De facto, Portugal modificou-se muitíssimo neste últimos 40, 50 anos. As ambições, as expectativas, as oportunidades que os filhos dos carpinteiros, dos lavradores, dos homens e mulheres que povoavam o campo, pobres e analfabetos, as diferenças entre os géneros, a influência da Igreja nos usos, nos costumes e na consciência colectiva, o respeitinho, mudaram radicalmente e em pouco tempo.
Apesar das diversas crises, económica, educativa, judicial e outras, sucessivas e duradouras, Portugal é, hoje em dia, um país onde se vive melhor, com infra-estruturas, em que há maior igualdade de oportunidades para todos, independentemente do meio sócio económico em que se vive.

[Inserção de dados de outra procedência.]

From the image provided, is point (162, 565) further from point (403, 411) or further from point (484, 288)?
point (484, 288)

No entanto a perpetuação do sistema educativo tal como está, com os preconceitos pseudo esquerdistas, a falta de rigor e disciplina, o aligeiramento dos curricula, a desculpabilização e paternalismo da ignorância, pode novamente subverter o objectivo de igualizar as oportunidades, independentemente do poder económico e social.
Um dos maiores desafios do nosso país é precisamente esse: a melhoria da qualificação e a motivação das aprendizagens, sem ceder ao populismo do chamado eduquês. Isso é condenar os filhos dos iletrados a iletrados quase obrigatórios, apenas porque o estado não zela por esse direito e não faz o seu dever.